Härtere Gesetze sind nicht geplant: Erst im vergangenen Mai hatte die Regierung mitgeteilt, sie habe nicht vor, «mit Blick auf die Prostitution in Basel-Stadt derzeit gesetzgeberisch tätig zu werden». Denn die heutigen gesetzlichen Instrumente reichten bei konsequenter Anwendung aus. Auch eine Verlegung der Toleranzzone ist kein Thema.
Gerber wünscht sich, dass sich die Frauen von seinen Gästen fernhalten. Wie früher, als man sich «respektiert und gegrüsst» habe. Doch selbst, wenn die Frauen nur flanieren - sie sind da. «Vor allem Familien stört der Anblick halb nackter Frauen.»

Runder Tisch soll Lage verbessern

Ein Gegentrend ist nicht absehbar: Im Herbst beantwortete Sicherheitsdirektor Baschi Dürr einen Vorstoss zur Prostitution unter anderem mit der Aussage: «Es ist nicht auszuschliessen, dass Frauen aus Rumänien und Bulgarien versuchen werden, ihre Sexdienste hier anzubieten.» Er bezog sich auf die erweiterte Personenfreizügigkeit, die per Anfang dieses Jahres in Kraft trat.
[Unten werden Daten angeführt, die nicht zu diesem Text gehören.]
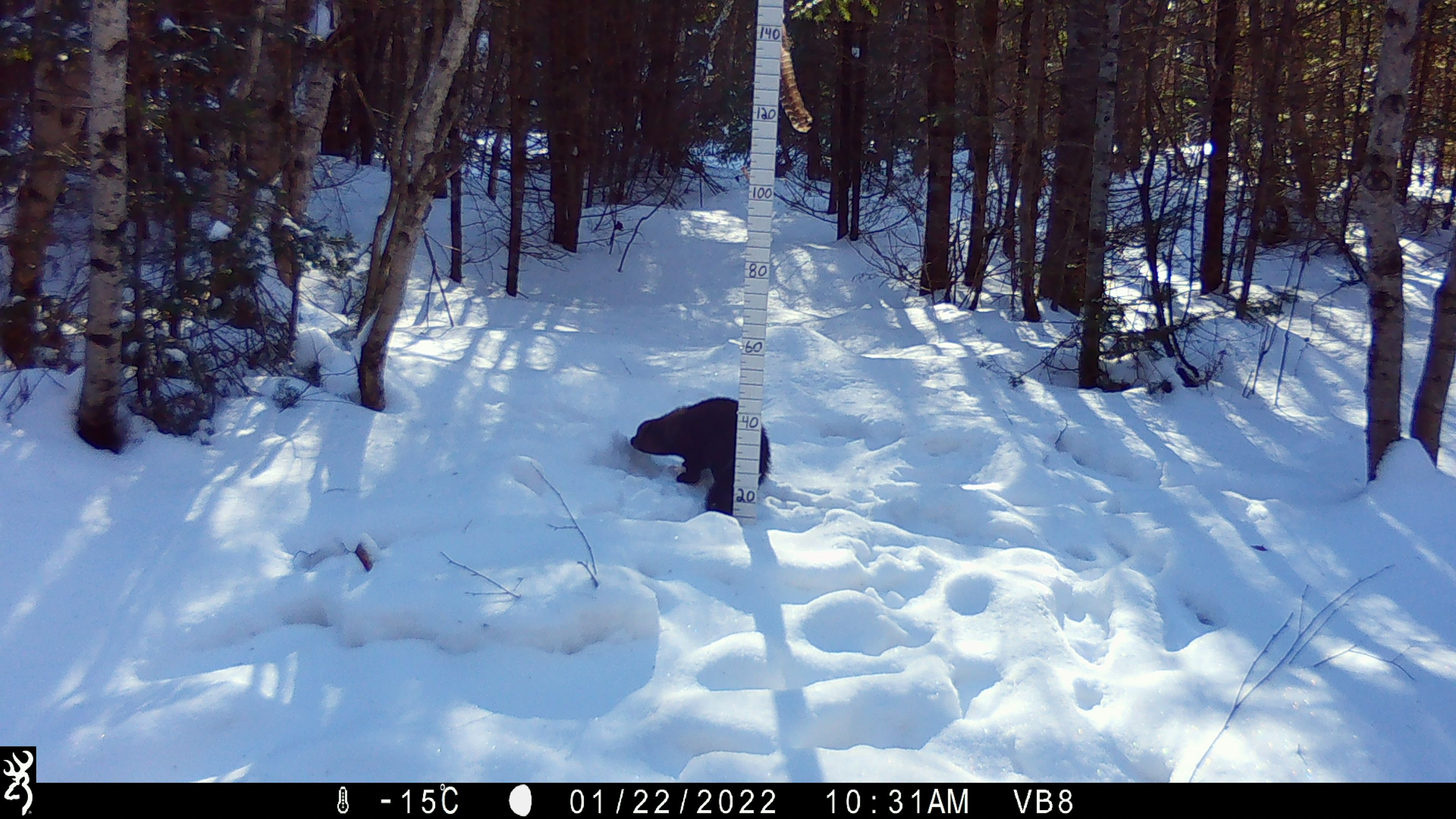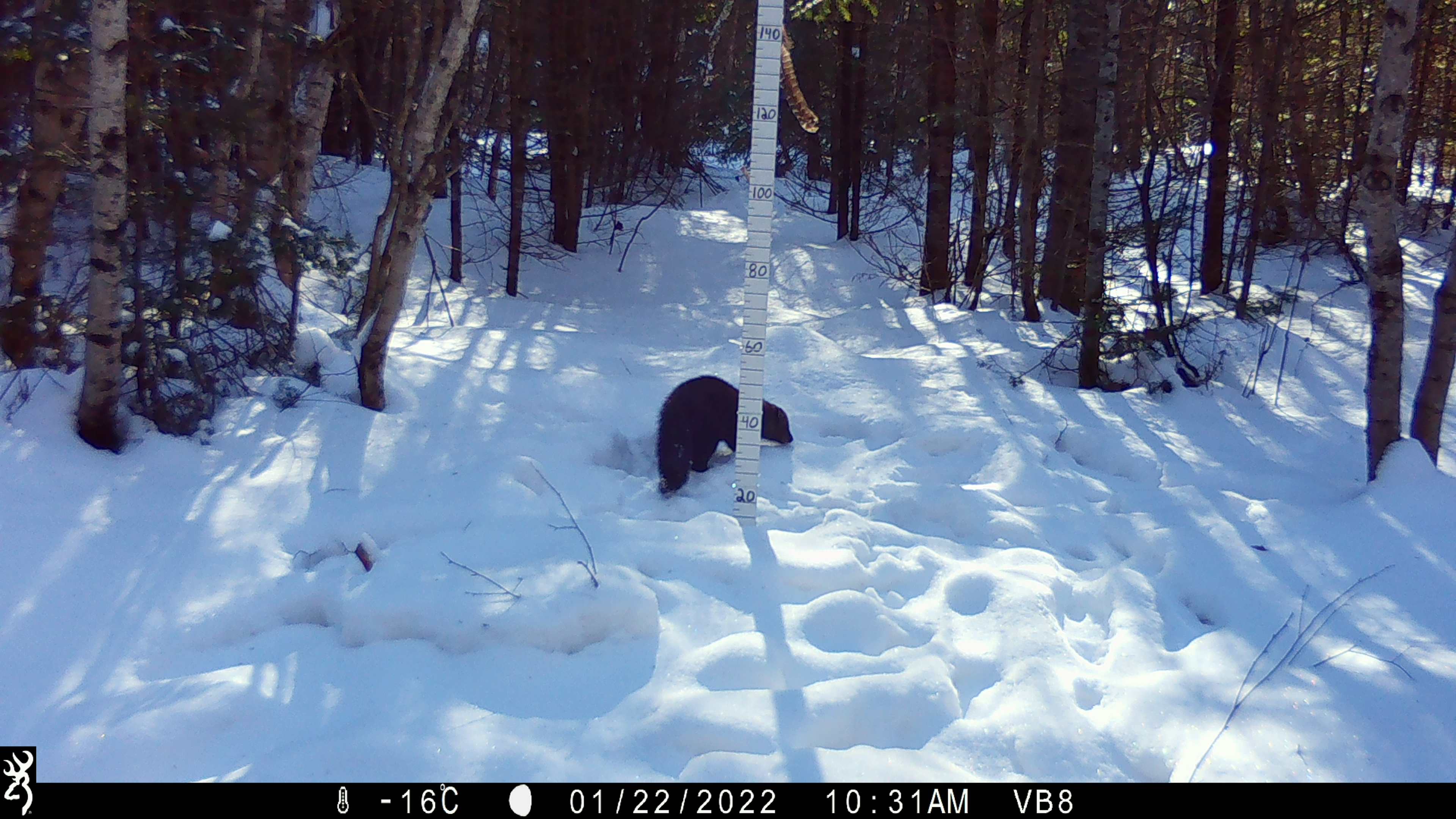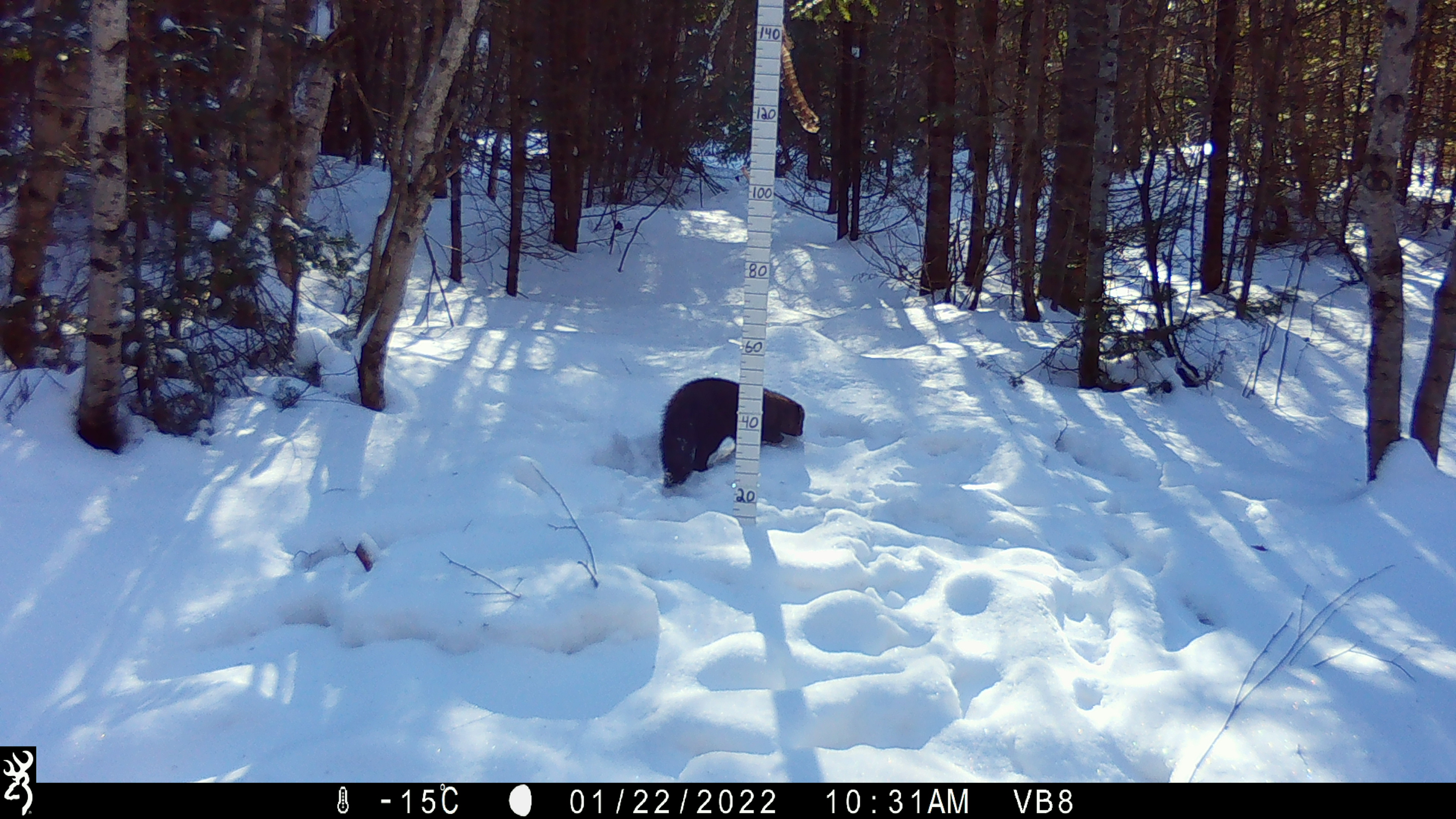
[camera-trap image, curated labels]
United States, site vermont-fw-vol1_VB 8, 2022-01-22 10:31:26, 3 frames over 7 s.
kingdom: Animalia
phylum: Chordata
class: Mammalia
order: Carnivora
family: Mustelidae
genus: Pekania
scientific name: Pekania pennanti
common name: fisher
Fisher (Pekania pennanti).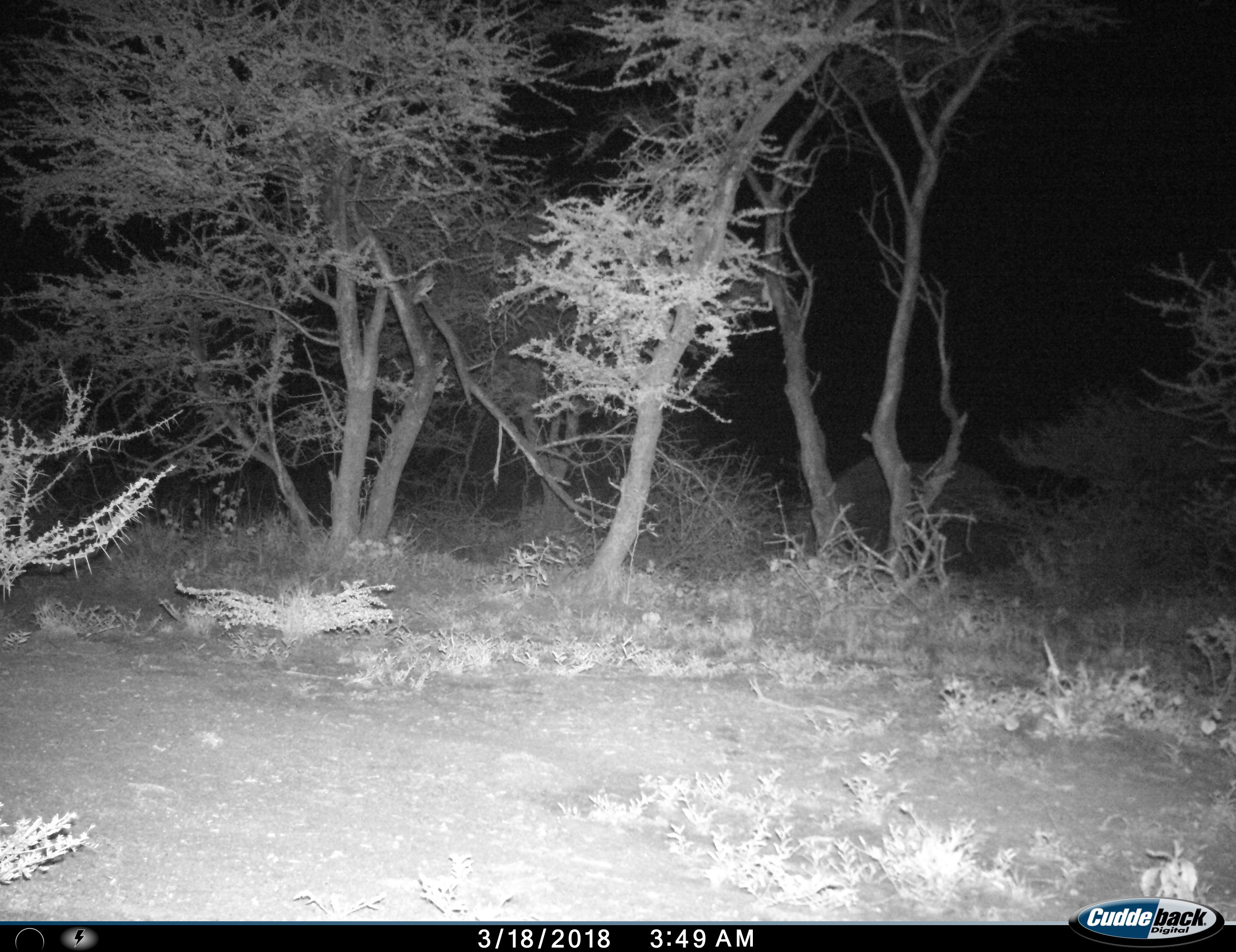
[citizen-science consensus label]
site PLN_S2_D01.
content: unidentified animal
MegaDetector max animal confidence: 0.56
Für eine Bilanz sei es aber zu früh, sagt Schütz.

Politisch ist derzeit kein Vorstoss zum Thema hängig, dennoch ist der Wille gross, die Situation zu verbessern: Unter Federführung des Stadtteilsekretariats Kleinbasel fanden bereits zwei Treffen mit involvierten Personen aus dem Quartier und der Verwaltung statt. Auch das Hotel Balade ist in der Gruppe vertreten und voller Hoffnung, dass durch die Gespräche eine Verbesserung erreicht werden kann. Obwohl: Bis das Verkehrsregime umgesetzt wird, werden etliche Autofahrer zu allen Tageszeiten «unnötig herumfahren».